Vancomycin-Resistant Enterococci (VRE) (Contact Precautions) #

Enterococci are gram-positive bacteria that exist as normal flora in the human respiratory tract, gastro-intestinal tract, hepato-biliary tract and female genital tract. The enterococci bacteria are normally harmless, non-pathogenic flora with little potential for human infection. Because these bacteria are persistent and quite “hardy” with a long lifespan, enterococci can cause infection when the host’s immunity is low.

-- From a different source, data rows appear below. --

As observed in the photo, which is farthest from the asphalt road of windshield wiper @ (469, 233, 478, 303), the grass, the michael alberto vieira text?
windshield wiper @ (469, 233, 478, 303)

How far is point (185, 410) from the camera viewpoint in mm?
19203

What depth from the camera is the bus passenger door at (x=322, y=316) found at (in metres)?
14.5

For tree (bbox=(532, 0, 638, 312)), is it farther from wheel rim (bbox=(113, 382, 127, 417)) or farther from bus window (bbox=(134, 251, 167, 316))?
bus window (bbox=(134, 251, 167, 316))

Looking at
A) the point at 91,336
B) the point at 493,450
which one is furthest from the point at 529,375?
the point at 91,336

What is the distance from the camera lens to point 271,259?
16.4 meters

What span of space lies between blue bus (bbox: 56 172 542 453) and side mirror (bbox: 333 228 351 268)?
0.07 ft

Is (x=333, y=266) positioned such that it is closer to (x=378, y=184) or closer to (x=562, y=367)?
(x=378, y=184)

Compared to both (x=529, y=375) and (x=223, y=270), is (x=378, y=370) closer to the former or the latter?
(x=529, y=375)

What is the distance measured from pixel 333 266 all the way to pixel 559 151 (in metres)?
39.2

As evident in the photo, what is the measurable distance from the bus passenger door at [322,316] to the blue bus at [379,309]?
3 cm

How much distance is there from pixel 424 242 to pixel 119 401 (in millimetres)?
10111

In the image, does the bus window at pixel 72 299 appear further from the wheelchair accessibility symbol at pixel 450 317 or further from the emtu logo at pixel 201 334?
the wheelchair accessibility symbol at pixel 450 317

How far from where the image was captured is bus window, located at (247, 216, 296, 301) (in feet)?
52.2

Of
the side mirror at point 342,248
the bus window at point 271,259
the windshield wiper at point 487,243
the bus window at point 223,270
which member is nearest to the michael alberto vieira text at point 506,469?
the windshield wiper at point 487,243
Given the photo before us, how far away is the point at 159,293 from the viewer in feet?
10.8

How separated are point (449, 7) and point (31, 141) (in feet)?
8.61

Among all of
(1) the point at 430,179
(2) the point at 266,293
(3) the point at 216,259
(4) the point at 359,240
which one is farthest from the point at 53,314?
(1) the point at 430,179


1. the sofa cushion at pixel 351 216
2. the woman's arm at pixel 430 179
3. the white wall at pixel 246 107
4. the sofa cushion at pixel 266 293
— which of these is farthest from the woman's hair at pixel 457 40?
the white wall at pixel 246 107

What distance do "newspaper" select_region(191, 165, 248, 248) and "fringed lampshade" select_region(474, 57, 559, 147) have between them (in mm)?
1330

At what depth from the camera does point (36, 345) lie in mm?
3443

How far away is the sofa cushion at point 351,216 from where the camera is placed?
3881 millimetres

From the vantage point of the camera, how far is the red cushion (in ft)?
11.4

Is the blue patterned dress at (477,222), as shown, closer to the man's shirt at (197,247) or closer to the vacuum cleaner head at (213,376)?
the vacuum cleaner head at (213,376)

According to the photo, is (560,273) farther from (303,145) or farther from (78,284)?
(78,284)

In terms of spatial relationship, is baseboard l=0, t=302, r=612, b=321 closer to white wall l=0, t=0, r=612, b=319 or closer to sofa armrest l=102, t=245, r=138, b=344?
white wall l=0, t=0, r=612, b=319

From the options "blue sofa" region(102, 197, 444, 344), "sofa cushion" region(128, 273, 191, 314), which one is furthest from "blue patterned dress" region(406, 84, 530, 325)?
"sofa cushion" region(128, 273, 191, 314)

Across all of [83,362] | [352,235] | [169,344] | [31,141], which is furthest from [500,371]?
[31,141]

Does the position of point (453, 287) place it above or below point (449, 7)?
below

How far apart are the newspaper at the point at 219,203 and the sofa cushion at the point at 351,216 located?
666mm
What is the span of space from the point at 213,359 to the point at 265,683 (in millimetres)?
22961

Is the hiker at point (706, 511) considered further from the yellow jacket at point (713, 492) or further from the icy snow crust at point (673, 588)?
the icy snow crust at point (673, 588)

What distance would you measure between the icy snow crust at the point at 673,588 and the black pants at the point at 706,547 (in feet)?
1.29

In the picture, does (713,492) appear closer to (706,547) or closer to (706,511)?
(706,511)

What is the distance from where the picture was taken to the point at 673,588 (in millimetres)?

Enterococci have an intrinsic resistance to many antibiotics, with a high level of resistance to Vancomycin, in particular. Enterococci have the ability to transfer microbial resistance traits to other organisms (e.g. Staphylococcus aureus). 

VRE causes almost 25% of nosocomial enterococcal infections in hospitalized patients. It is the second most common hospital acquired infection (HAI) and the third most common pathogen for bacteremia.

The most common sites of VRE infection include:

• Urinary tract
• Intra-abdominal/soft tissue

Risk Factors for VRE Colonization/Infection #

• Underlying illness/increasing severity of underlying illness
• Invasive devices
• Antibiotic use
• Increased length of hospital stay
• Prior colonization with VRE (11-35% of patients who are colonized become infected with VRE)
• Renal dialysis patients
• Oncology patients
• Transplants patients
• Wounds or exit sites

Transmission of Infection #

Transmission of VRE occurs through contact from reservoir sites. VRE has been recovered from various hospital environments:

• Fingertip cultures
• Gloved hands
• Stethoscopes
• Bedrails
• Telephones

Identifying Patients with VRE (Who gets screened?) #

• Screen all patients who have been in a hospital for at least forty-eight hours in the last three months.
• Patients who are screened for MRSA are also screened for VRE.
• The best method of screening is to swab the rectum, ostomy or stools. (VRE does not live in nares.)

Reservoirs for VRE #

• Gastrointestinal tract and urinary tract of hospitalized patients. (Heavy contamination of the patient’s environment can occur when diarrhea or urinary incontinence is present.)
• Skin, wounds and chronic ulcers (due to shedding).
• Medical equipment can become contaminated, as VRE is hardy and survives on surfaces. 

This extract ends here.